On a eu droit qu’à une seule minute de silence. Sérieusement ?! On ne pourrait pas juste se taire pendant les neuf cents prochains kilomètres ? L’aïeule se trémousse sur le siège devant moi et répond, enjouée :
— C’est ma première fois à Paris. Mes enfants m’offrent une semaine à la capitale pour mes 60 ans. Je suis… comme une gamine.
Je confirme. Elle applaudit toute seule, sa voix est suraiguë… On est mal barré.
— Et moi, je l’accompagne pour être sûre qu’elle ne se perdra pas, rajoute ma voisine aux cheveux bouclés.
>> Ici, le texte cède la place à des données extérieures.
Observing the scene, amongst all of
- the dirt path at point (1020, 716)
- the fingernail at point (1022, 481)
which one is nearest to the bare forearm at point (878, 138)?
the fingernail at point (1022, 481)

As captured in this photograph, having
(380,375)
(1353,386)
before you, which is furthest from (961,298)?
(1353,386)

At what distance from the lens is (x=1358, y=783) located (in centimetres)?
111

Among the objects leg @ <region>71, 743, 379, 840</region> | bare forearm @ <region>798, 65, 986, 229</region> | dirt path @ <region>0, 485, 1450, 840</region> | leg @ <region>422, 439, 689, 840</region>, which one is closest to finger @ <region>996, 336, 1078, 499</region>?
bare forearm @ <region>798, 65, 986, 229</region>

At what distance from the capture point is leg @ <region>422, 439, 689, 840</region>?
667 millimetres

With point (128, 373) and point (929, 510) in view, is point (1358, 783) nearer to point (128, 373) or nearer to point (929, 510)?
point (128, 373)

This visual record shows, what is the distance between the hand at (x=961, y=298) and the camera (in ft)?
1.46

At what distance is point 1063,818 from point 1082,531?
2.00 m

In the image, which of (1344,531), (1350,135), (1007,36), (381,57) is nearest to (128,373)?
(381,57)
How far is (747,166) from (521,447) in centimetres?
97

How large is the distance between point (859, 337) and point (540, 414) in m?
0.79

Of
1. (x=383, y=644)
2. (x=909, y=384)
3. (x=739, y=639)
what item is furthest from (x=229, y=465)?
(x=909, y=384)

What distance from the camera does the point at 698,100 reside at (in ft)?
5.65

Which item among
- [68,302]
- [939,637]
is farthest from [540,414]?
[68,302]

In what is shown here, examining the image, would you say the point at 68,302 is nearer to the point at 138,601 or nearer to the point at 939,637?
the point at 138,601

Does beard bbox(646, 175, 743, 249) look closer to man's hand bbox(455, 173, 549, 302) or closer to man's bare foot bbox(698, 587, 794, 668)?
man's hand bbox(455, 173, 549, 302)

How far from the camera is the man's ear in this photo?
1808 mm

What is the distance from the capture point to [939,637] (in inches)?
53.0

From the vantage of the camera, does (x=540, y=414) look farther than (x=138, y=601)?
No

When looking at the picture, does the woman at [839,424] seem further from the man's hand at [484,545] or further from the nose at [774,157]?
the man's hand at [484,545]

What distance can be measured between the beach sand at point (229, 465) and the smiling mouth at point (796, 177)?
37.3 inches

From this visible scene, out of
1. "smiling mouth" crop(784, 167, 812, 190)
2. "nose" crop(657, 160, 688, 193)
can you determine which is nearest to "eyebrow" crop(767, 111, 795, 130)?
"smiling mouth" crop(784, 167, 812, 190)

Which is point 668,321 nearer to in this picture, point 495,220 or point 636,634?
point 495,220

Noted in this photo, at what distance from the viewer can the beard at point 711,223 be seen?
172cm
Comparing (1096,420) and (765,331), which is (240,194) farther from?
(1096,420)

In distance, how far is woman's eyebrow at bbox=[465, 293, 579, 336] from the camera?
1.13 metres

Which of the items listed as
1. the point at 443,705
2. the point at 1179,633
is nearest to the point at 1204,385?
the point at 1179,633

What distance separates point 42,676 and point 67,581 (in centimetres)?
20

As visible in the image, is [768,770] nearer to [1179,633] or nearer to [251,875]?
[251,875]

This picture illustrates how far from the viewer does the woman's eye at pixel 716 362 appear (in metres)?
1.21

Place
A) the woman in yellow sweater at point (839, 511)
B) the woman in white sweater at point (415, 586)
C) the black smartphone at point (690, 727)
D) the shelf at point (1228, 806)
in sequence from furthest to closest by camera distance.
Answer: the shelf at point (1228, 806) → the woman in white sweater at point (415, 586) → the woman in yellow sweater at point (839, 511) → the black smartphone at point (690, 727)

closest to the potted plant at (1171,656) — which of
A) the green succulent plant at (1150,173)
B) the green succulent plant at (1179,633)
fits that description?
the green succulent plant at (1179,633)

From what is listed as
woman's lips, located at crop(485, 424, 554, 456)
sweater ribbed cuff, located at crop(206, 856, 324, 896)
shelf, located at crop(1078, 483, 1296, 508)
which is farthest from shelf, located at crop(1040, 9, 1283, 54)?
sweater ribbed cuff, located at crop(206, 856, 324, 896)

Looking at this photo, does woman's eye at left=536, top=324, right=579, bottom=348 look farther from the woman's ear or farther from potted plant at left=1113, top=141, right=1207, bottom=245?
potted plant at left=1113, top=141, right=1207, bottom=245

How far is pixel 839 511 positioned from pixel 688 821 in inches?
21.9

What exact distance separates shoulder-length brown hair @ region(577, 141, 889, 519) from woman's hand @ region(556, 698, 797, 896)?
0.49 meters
Les trois femmes rient. J’ai envie de me taper la tête contre la vitre.
— C’est la première fois que je quitte Mougins, reprend la plus âgée. Je rêvais de visiter la Ville lumière pour notre voyage de noces avec Jacques. Mon mari. Mais à l’époque, on n’en avait pas les moyens. Alors on s’est dit pour nos dix ans de mariage. Puis on a encore reculé. Vous savez, la vie, le travail, les enfants. J’en ai quatre. On a commencé à mettre de côté, pour nos 50 ans. Puis mon Jacques est décédé. Toute la cagnotte est partie dans ses funérailles. Et plus le temps file, plus les rêves s’éloignent.
Et allez ! Un peu de pathos pour rendre le voyage encore plus lourd. Merci bien, la vieille !
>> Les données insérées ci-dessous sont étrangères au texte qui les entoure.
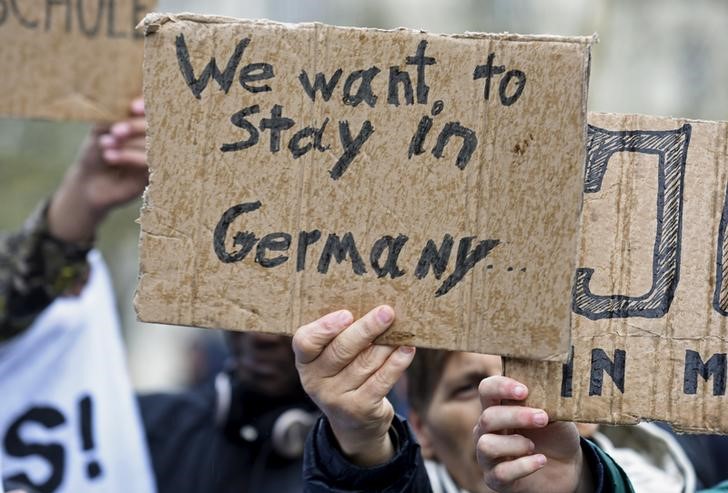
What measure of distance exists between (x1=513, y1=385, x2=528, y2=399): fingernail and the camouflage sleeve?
160 centimetres

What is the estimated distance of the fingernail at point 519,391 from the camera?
1.64 meters

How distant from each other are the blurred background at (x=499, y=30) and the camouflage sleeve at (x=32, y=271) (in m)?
10.5

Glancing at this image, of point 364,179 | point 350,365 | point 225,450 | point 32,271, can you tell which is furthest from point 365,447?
point 225,450

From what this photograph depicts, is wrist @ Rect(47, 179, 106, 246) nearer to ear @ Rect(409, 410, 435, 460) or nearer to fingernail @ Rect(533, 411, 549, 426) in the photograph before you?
ear @ Rect(409, 410, 435, 460)

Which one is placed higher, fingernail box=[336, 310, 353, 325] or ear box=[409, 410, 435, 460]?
fingernail box=[336, 310, 353, 325]

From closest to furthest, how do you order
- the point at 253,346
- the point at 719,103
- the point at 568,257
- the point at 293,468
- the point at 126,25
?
1. the point at 568,257
2. the point at 126,25
3. the point at 293,468
4. the point at 253,346
5. the point at 719,103

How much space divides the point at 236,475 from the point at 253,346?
0.38 metres

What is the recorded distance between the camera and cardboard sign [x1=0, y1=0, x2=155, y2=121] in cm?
254

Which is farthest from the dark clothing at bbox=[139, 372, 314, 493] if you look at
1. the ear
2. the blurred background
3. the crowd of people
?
the blurred background

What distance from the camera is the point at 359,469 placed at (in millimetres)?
1842

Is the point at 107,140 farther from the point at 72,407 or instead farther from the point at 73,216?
the point at 72,407

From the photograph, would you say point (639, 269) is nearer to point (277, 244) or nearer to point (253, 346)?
point (277, 244)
— Alors avec mes frères et sœurs, on s’est dit qu’on allait lui offrir ce rêve, complète Bouclette à ma gauche. Pour ses 60 ans. C’était il y a quatre mois.
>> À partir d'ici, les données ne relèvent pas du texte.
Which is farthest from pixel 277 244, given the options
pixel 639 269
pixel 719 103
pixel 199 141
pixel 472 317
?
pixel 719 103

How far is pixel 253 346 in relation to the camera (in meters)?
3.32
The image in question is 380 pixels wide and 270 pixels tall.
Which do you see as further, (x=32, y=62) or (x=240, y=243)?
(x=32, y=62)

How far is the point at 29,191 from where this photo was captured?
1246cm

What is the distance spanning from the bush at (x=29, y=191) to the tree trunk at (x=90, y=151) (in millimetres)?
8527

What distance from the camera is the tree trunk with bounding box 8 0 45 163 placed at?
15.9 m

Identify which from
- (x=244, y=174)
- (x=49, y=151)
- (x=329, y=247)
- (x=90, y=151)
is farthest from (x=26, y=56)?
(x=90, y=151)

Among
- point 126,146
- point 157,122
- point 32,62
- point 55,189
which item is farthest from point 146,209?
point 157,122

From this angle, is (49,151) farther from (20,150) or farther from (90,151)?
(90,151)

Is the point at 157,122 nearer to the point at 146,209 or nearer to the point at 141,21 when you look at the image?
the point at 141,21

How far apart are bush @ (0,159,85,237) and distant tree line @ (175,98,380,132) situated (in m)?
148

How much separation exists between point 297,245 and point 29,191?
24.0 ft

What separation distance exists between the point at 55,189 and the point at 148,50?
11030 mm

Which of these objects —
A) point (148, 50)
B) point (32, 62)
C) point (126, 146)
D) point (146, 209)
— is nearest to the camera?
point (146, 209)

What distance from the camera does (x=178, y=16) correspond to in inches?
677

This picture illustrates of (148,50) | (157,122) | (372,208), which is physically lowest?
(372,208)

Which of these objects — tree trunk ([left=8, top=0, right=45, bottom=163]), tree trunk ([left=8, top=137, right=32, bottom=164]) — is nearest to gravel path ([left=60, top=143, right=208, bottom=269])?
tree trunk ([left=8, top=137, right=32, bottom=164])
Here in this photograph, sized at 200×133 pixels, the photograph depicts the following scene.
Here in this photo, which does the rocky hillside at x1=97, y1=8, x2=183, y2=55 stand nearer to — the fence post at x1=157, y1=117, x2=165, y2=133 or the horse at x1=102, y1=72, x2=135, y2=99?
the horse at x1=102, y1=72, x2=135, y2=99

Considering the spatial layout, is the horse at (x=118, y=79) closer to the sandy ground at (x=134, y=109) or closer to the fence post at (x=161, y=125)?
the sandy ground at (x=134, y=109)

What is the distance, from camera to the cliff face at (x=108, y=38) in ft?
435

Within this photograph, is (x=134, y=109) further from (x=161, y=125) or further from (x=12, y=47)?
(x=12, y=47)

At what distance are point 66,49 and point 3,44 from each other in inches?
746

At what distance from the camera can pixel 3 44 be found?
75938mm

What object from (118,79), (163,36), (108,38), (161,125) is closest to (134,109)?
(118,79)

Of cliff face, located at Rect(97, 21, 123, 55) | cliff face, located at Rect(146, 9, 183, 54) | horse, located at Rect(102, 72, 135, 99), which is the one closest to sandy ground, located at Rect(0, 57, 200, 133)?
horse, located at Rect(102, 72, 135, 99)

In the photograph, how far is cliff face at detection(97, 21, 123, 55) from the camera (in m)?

— C’est un magnifique cadeau, affirme notre conductrice. Je suis sûre que vous allez adorer. Si vous avez besoin de conseils, je peux vous donner quelques idées en dehors des sentiers battus. J’ai habité Paris pendant plus de cinq ans alors…
— Oh, oui ! C’est fantastique ! Lorsque nous ferons une pause, je prendrai des notes, décide la plus âgée du covoiturage.
C’est chiant. Plus que chiant. Même la voix de P!nk ne couvre pas complètement leur discussion ennuyeuse à mourir. Je suis réellement obligée d’écouter ça ?
— Se fixer des objectifs, des rêves à réaliser, des listes, ça donne des buts joyeux pour la vie, rebondit Mélanie en mettant son clignotant. On se lève le matin avec plus d’entrain. J’en sais quelque chose, je suis la reine des listes.
Les bouclettes de ma mini-voisine rebondissent sur ses épaules au moment où elle se penche vers l’avant pour mieux écouter. C’est fascinant. En moins de dix minutes, ces femmes se sont déjà créé une bulle. Qui la fera exploser en premier ?
Je baisse le volume de la musique dans mes oreilles. Discrètement.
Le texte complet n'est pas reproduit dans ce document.